**WHAT IS ASKED:**
Transcribe the portion of the al-Qaeda article that begins at the words "Early on Thursday" and stops after "the Indian subcontinent.".

**SELECTED PASSAGE:**
“I bring you good tidings”, al-Qaeda’s third-in-command Said al-Masri said in a macabre speech that was released online four weeks after a Hellfire missile blew his body apart near Pakistan’s Miramshah on 21 May, 2010. “Last February’s India operation was against a Jewish locale in the west of the Indian capital [sic., throughout], in the area of the German bakeries—a fact that the enemy tried to hide—and close to 20 Jews were killed”.
Now, four years on, that disembodied, incoherent boast has turned out to be prophecy.
Early on Thursday morning, Indian time, fugitive al-Qaeda commander Ayman al-Zawahari announced the formation of a new wing of the feared terrorist group dedicated to waging jihad in the Indian subcontinent.
In the videotape—the first released by the al-Qaeda chief since August 2013—al-Zawaheri promises that al-Qaeda will now expand its operations throughout the region: “Our brothers in Burma, Kashmir, Islamabad, Bangladesh”, he says, “we did not forget you in AQ and will liberate you form injustice and oppression”. The new branch, he says is in particular “a message that we did not forget you, our Muslim brothers in India”.
He says al-Qaeda in the Indian Subcontinent, or AQIS, “break all borders created by Britain in India”, and called on all Muslims in the region to “unite under the credo of the one god”.

**DATA SEGMENT:**
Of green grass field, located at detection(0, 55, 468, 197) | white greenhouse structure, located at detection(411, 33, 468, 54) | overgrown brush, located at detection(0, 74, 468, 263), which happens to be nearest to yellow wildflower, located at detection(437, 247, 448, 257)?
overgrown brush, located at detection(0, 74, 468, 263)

**FINAL ANSWER:**
Early on Thursday morning, Indian time, fugitive al-Qaeda commander Ayman al-Zawahari announced the formation of a new wing of the feared terrorist group dedicated to waging jihad in the Indian subcontinent.